In its drive to tame inflation, the Fed has raised its key rate 11 times since March 2022 to about 5.4%, its highest level in 22 years. Though inflation has tumbled from its peaks of last year, it still has further to go to reach the Fed’s 2% inflation target . Doing so is likely to require slower economic growth.
If the healthy economic expansion and hiring endure, Powell said Thursday, the central bank might have to further raise its benchmark rate. The Fed’s long series of rate hikes have raised the costs of auto and home loans, credit card borrowing and business loans, imposing financial burdens on many households and companies.

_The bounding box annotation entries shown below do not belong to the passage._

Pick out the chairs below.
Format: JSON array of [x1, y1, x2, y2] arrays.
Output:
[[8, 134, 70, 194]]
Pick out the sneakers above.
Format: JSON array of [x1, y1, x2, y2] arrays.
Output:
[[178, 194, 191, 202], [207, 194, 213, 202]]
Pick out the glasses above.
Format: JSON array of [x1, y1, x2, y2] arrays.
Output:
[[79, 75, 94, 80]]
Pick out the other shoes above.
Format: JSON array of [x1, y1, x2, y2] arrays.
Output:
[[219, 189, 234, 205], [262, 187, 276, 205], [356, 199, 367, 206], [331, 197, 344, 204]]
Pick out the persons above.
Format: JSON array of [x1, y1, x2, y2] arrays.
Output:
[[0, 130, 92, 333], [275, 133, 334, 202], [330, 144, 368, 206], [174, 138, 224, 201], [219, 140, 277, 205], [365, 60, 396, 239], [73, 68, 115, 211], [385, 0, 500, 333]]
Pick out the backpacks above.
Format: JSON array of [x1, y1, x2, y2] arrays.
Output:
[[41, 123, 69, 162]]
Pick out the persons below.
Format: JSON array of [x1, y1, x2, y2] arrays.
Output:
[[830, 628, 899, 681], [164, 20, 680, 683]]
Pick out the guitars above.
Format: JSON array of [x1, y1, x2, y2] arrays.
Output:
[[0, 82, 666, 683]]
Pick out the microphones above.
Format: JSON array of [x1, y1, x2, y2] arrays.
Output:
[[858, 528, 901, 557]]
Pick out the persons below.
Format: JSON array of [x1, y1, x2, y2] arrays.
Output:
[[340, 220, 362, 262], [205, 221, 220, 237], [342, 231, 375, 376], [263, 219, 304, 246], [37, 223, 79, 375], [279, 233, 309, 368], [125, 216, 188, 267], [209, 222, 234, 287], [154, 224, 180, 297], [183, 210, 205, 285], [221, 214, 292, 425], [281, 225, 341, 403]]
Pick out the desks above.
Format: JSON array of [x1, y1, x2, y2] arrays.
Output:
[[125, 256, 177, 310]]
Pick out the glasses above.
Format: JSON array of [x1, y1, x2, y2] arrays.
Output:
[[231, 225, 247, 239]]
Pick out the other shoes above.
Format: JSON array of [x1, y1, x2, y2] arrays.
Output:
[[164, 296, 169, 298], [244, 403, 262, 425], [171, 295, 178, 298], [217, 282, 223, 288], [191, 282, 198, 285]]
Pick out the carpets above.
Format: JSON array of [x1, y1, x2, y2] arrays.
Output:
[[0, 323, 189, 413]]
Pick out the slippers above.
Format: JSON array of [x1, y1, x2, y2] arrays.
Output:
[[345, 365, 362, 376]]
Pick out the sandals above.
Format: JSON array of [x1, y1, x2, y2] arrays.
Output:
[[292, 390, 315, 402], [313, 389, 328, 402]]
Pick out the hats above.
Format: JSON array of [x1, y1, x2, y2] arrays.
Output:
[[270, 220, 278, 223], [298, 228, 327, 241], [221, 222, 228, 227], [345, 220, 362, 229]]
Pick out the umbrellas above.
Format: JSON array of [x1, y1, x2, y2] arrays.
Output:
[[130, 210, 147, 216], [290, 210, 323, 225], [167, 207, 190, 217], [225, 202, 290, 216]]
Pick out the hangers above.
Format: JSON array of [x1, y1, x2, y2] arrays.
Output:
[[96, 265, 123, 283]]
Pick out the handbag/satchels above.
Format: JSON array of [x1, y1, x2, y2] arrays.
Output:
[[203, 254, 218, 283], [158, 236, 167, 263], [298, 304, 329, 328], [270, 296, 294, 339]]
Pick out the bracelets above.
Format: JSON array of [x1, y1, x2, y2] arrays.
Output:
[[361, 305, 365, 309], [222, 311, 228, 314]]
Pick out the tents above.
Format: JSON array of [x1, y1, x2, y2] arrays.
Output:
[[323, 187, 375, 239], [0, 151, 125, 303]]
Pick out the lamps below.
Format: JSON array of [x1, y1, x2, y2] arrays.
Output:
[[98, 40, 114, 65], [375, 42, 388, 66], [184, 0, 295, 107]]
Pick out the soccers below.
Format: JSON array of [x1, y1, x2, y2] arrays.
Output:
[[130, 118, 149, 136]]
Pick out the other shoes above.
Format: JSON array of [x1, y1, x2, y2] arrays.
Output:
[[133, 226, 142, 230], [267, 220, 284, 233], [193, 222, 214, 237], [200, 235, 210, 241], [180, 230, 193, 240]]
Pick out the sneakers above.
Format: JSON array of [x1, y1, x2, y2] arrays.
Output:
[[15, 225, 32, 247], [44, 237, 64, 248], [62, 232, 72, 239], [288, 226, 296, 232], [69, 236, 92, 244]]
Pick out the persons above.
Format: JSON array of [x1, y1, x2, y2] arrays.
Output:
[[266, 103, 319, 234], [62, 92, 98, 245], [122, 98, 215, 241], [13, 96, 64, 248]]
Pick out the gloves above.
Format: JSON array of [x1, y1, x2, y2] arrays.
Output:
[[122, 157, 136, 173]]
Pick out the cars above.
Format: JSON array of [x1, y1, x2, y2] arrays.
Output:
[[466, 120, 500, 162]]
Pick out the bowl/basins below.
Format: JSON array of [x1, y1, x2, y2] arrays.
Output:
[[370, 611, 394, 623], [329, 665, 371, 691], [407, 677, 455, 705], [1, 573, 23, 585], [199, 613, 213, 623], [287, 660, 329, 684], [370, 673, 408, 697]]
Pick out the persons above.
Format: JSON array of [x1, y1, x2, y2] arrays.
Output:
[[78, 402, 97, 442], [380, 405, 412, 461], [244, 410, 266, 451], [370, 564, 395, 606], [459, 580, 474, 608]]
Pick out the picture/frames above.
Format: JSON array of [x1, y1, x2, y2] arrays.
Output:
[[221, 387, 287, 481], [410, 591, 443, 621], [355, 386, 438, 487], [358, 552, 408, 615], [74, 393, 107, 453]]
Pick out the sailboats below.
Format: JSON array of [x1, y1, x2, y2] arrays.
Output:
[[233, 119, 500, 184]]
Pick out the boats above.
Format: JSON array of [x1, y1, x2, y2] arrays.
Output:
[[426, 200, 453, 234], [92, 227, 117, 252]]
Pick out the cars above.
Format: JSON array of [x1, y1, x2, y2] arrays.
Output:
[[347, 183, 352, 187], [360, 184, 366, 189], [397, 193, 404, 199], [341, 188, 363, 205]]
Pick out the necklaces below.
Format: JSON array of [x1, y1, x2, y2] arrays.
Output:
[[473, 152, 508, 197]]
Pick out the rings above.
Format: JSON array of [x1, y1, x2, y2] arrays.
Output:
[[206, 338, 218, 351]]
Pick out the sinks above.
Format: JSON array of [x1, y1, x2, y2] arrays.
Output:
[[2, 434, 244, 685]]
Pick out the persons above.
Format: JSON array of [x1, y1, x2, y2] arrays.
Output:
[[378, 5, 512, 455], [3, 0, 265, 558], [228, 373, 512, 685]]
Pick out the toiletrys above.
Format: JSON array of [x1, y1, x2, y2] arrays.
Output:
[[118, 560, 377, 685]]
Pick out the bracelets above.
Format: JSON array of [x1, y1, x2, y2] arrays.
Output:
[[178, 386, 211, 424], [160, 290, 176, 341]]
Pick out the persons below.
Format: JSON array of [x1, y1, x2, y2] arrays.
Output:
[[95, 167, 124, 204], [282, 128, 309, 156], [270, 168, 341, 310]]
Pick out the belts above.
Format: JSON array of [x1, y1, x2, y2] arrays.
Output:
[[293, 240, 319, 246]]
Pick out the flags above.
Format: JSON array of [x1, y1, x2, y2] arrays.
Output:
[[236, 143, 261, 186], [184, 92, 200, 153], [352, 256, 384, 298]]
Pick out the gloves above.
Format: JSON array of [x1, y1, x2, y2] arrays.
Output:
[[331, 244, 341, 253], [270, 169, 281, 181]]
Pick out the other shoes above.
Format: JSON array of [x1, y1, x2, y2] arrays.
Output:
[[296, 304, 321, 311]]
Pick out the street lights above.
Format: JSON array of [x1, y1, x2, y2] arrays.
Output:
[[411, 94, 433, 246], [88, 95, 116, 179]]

At the same time, Powell suggested that the Fed might not have to impose another hike, at least not soon, because of a spike in longer-term bond rates. The rise in long-term rates has contributed to a jump in the average cost of a 30-year mortgage to nearly 8%. Higher long-term rates, coming on top of the Fed’s own short-term rate hikes, could help slow growth and cool inflation, thereby easing pressure on the Fed to hike further.
“That’s exactly what we’re trying to achieve,” Powell said.
“At the margin,” he said, “it could” mean the Fed won’t have to further raise rates.
Yet Powell also said there was no evidence that interest rates are too high right now, a signal that he thinks the Fed could raise them further without causing a recession in the process.
Asked Thursday about the economy’s resilience despite the rate hikes, Powell suggested that interest rates simply “haven’t been high enough for long enough.” Many economists expect that the Fed, even if it doesn’t raise its rate again, will keep them high for an extended period.
Last month, Fed officials predicted that they would impose one more rate hike before the end of the year. Economists and Wall Street traders expect the central bank to leave rates unchanged when it next meets in about two weeks.
Several recent economic reports have suggested that the economy is still growing robustly and that inflation could remain persistently elevated.
In September, hiring was much greater than had been expected, with the unemployment rate staying near a half-century low. Strong hiring typically empowers workers to demand higher wages, which, in turn, can worsen inflation if their employers pass on the higher labor costs by raising their prices.
Yet so far, Powell noted that wage growth has slowed. Other measures of the job market are also cooling, a trend that could keep inflation contained. Indeed, even with solid economic growth, inflation has largely decelerated: The Fed’s preferred measure of price changes eased to 3.5% in September compared with 12 months earlier, down sharply from a year-over-year peak of 7% in June 2022.
On Wednesday, Christopher Waller, an influential member of the Fed’s governing board, suggested that the slowdown in inflation even as the economy has remained healthy is “great news” but also “a little too good to be true.” He noted that growth could either slow, helping cool inflation, or remain strong, fueling higher inflation and requiring further rate hikes by the Fed to contain it.
“It is too soon to tell,” Waller said. “I believe we can wait, watch and see how the economy evolves before making definitive moves.”